Dr. Lillian and Fredo were making for the door. Lillian grabbed Clair's arm as she went past, and took her with them. Richard didn't even seem to notice.
“Don't you dare talk about monogamy to me,” Richard said.
“You may have gotten a peek inside my head, Richard, but I saw into yours, too. I'm not having sex with everyone you thought, but you're having sex with almost anyone that will have you.”
“I'm looking for a new lupa,” Richard said.
“Bullshit,” I said.
Micah's arms were tense against my body. He laid his cheek against the side of my face, but he didn't say anything. He knew better.
“You always screw around when we aren't dating,” I said.
“At least I wait until we aren't dating to do it. You always manage to fuck someone else while we're still an item.”
I started to move away from Micah, but his arms tightened just enough. He was right. I didn't trust myself not to get more physical than was wise. Slapping Richard right that moment sounded so good. I stayed where I was, but it wasn't relaxing anymore.
“I can't argue that,” I said.
“I don't mean Jean-Claude,” he said.
“You broke up with me before I was with Micah the first time,” I said.

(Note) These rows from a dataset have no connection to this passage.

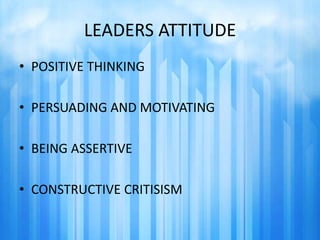 LEADERS ATTITUDE 
• POSITIVE THINKING 
• PERSUADING AND MOTIVATING 
• BEING ASSERTIVE 
• CONSTRUCTIVE CRITISISM 
 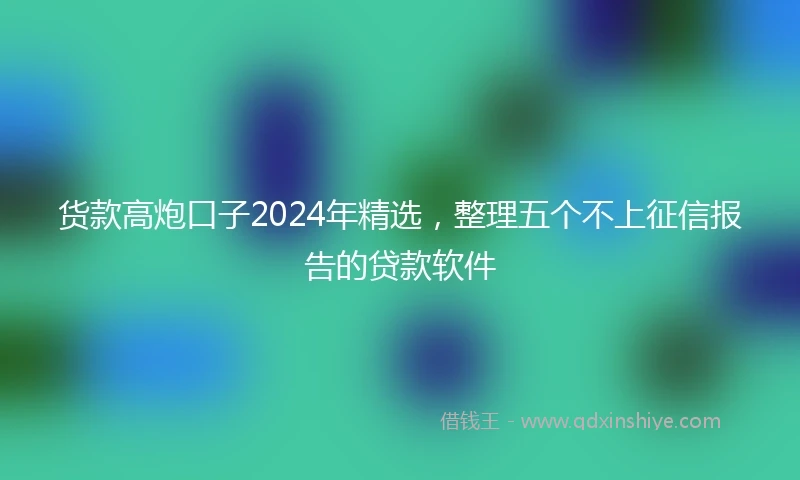 货款高炮口子2024年精选，整理五个不上征信报告的贷款软件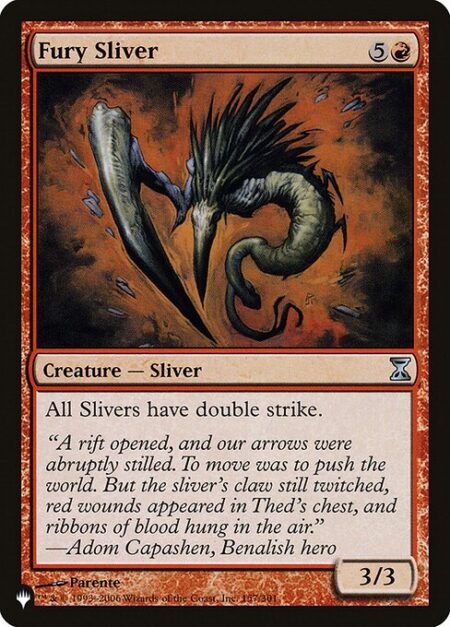 Fury Sliver - All Sliver creatures have double strike.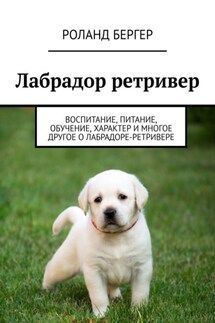 Лабрадор ретривер. Воспитание, питание, обучение, характер и многое другое о лабрадоре-ретривере - Pоланд Бергер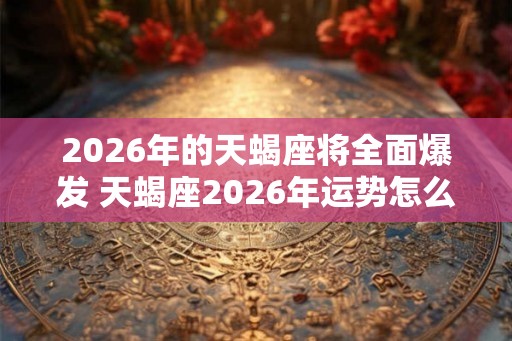 2026年的天蝎座将全面爆发 天蝎座2026年运势怎么样 2026年的天蝎座将全面爆发 天蝎座2026年运势怎么样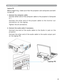 Page 30
How to Connect 
Laptop PC 
Before beginning, make sure that the projector and computers are both  
turned off. 
1. Connect the computer cable. 
Connect either end of the computer cable to the projector’s  Computer 
in 1.  
Connect the other end of the project cable to the monitor out  
connection on the laptop. 
Tighten the all connectors. 
2. Connect the audio cable if necessary. 
Connect one end of the audio cable to the Audio in jack on the 
projector. 
Connect the other end of the audio cable to the...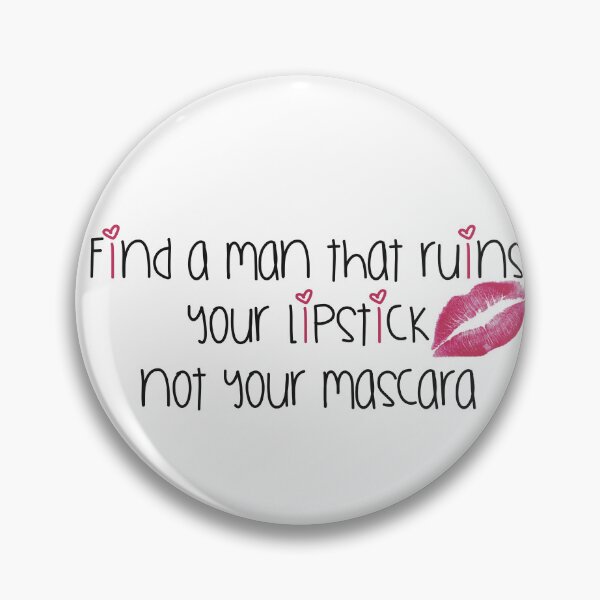 Item preview, Find a man that ruins your lipstick, not your mascara designed and sold by Miscelenious.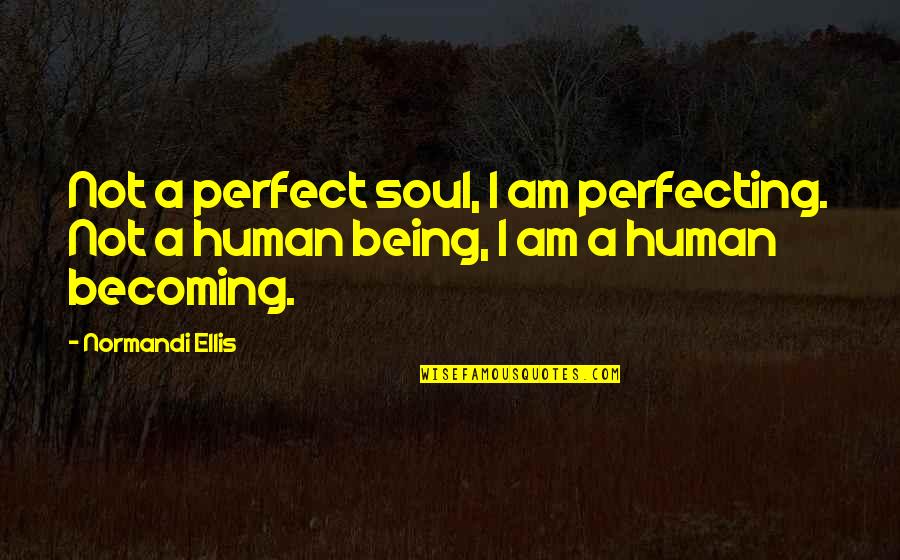 Perfecting Quotes By Normandi Ellis: Not a perfect soul, I am perfecting. Not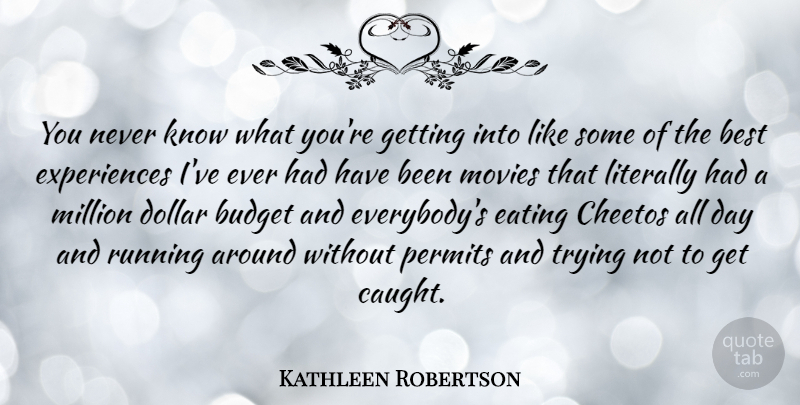 Kathleen Robertson Quote About Best, Dollar, Eating, Literally, Million: You Never Know What Youre...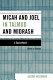 Micah and Joel in Talmud and Midrash : a source book /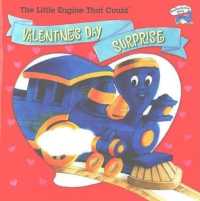 The Little Engine That Could's Valentine's Day Surprise (Reading Railroad Books)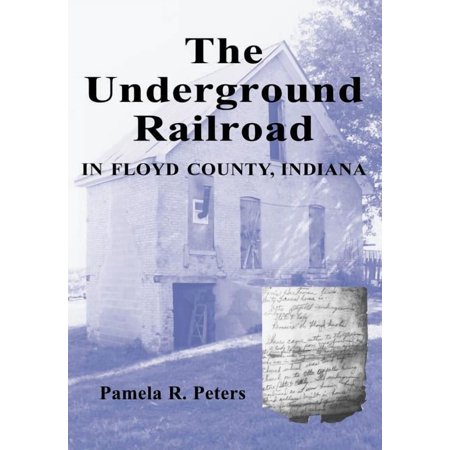 The Underground Railroad in Floyd County, Indiana, (Paperback)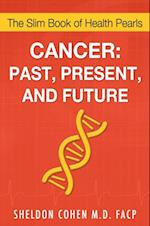 Cancer: Past, Present, and Future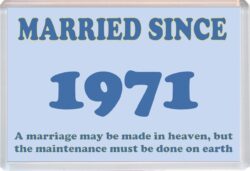 Married Since 1971 - Jumbo Fridge Magnet Souvenir Gift Present Wedding Anniversary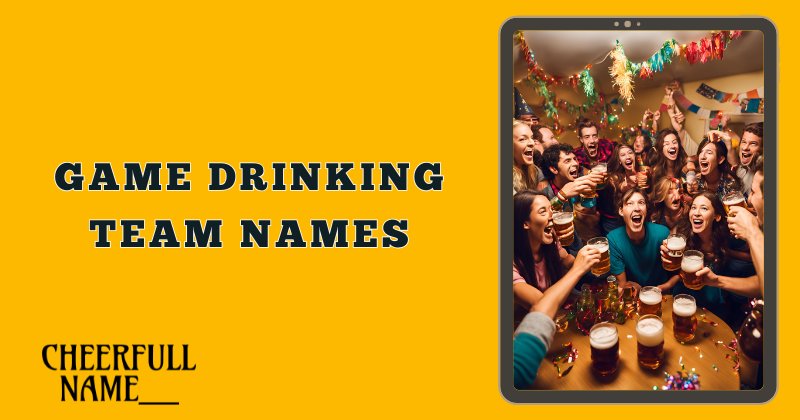 Game Drinking Team Names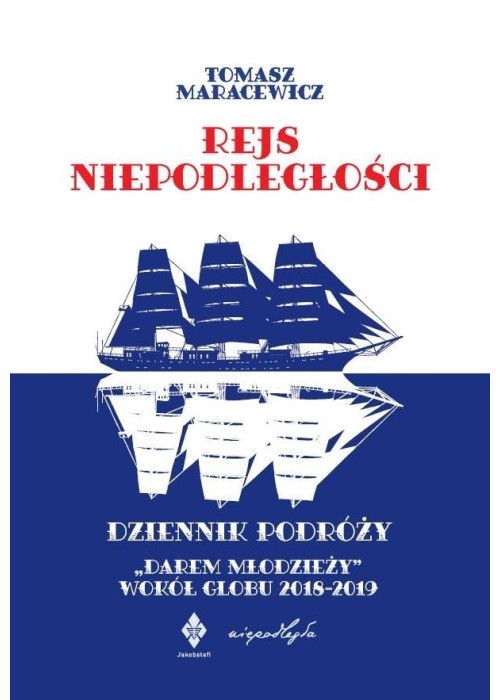 Rejs niepodległości. Dziennik podróży "Darem...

He shook his head and then screamed, partly pain, and partly anger, I think. “Once I calmed down, I could have forgiven you about Micah. I'd seen it with Raina and Marcus, but you moved him in here. Even that, I would have let go, or tried to, but I thought you were screwing Nathaniel. I thought you were fucking him before you broke up with me.”

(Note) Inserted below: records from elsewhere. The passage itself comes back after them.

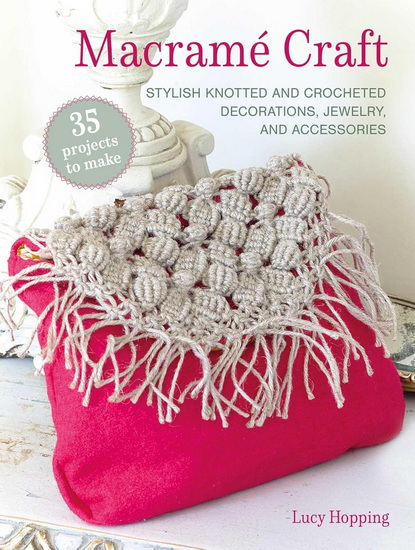 Macramé Craft: 35 projects to make: Stylish knotted and crocheted decorations, jewelry, and accessories - LUCY HOPPING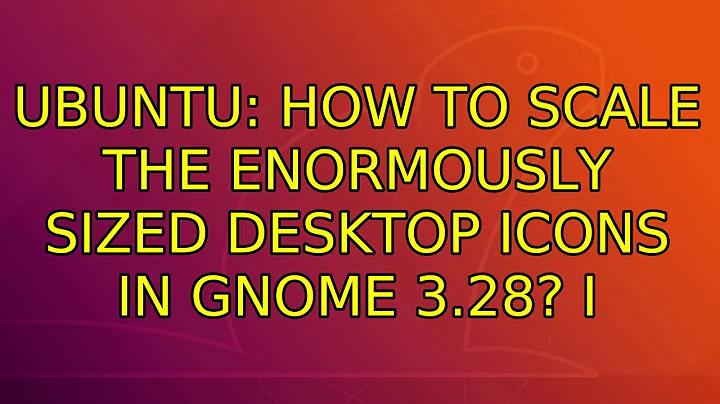 Ubuntu: How to scale the enormously sized desktop icons in GNOME 3.28? (3 Solutions!!)
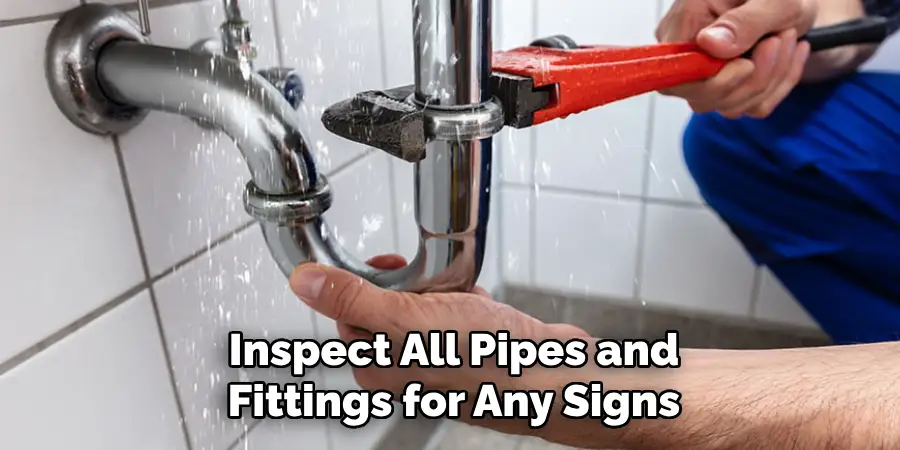 Inspect All Pipes and Fittings for Any Signs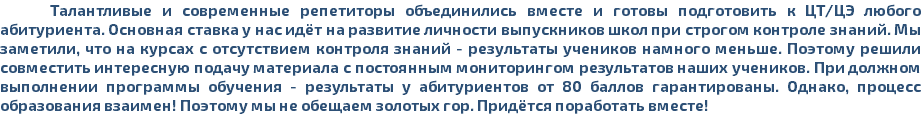 Талантливые и современные репетиторы объединились вместе и готовы подготовить к ЦТ/ЦЭ любого абитуриента. Основная ставка у нас идёт на развитие личности выпускников школ при строгом контроле знаний. Мы заметили, что на курсах с отсутствием контроля знаний - результаты учеников намного меньше. Поэтому решили совместить интересную подачу материала с постоянным мониторингом результатов наших учеников. При должном выполнении программы обучения - результаты у абитуриентов от 80 баллов гарантированы. Однако, процесс образования взаимен! Поэтому мы не обещаем золотых гор. Придётся поработать вместе!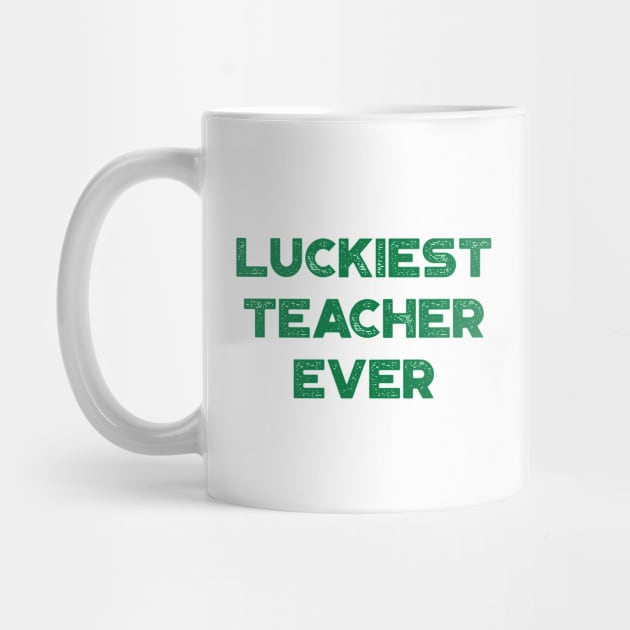 Luckiest Teacher Ever St. Patrick's Day by truffela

“One, you broke up with me.” I needed not to be held when I was this angry. “Let me go, Micah.”
“Anita . . .”
“Let me go, I'll try not to do anything stupid.”
He sighed, but he let his arms fall to his sides. I walked out just far enough not to be pressed to his body.

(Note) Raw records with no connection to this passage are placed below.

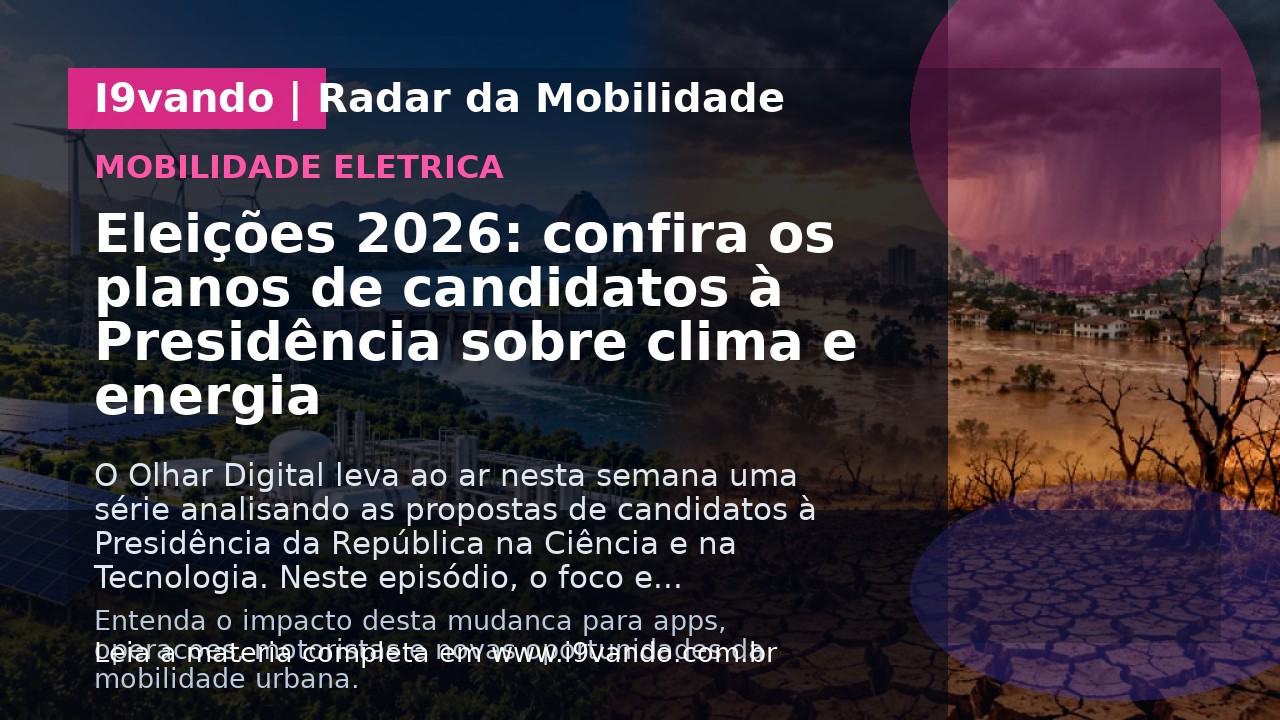 Eleições 2026: confira os planos de candidatos à Presidência sobre clima e energia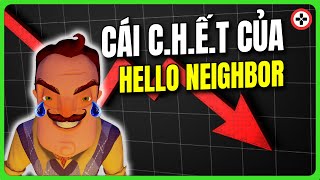 HELLO NEIGHBOR đã bị G.I.Ế.T như thế nào?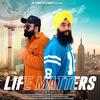 Life Matters (feat. Batish) - Sukhnaib Bhadaur&Batish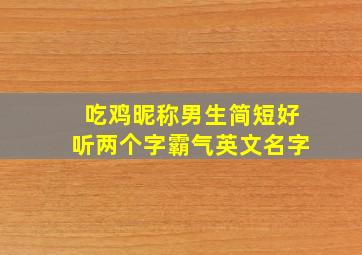 吃鸡昵称男生简短好听两个字霸气英文名字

“Like I said, you broke up with me, Richard, not the other way around. You broke up with me, because, quote, you didn't want to love someone who was more comfortable with the monsters than you were, unquote.”
He actually looked embarrassed. “That was really unfair of me, and I'm sorry.”
He'd finally got me in the mood for a good fight, and he was apologizing, what kind of a fight was that? “Sorry about what, that you said it, or that you believe it?”
“I'd really rather this was just the two of us, Anita. Please.”
I shook my head. “You had your chance to be alone with me, and you didn't want it. These are the hands that held me while I cried over you, they've earned the right to stay.”
He nodded. “I guess fair is fair,” he said, “but there are some things that you deserve to hear that they don't. If you ever let me be alone with you again, I have things you need to hear, but today in front of them, this is all you get. I thought you were cheating on me with Nathaniel before Micah ever came along. Now I know that wasn't true.”
“What on God's green earth made you think I was doing Nathaniel that far back?”
“The way you looked at him. The way you reacted to him.” He looked at me, and his expression asked, Why wouldn't I think that?
“I'm attracted to a lot of men, it doesn't mean I'm having sex with them.” In my head, I added,
just because you never pass up a piece of tail, doesn't mean I don't,
but I didn't say it out loud. First, it wasn't entirely true, and second, the fight was winding down, I didn't want to wind it back up.
“I know that now, and I'm sorry.” He glanced at Nathaniel, who must have put the biscuits in the oven while we were arguing, because he was starting to get plates down, and the pans of biscuits were nowhere in sight. “You asked me why if I'm having sex with Clair, I don't look at her the way you look at Nathaniel.”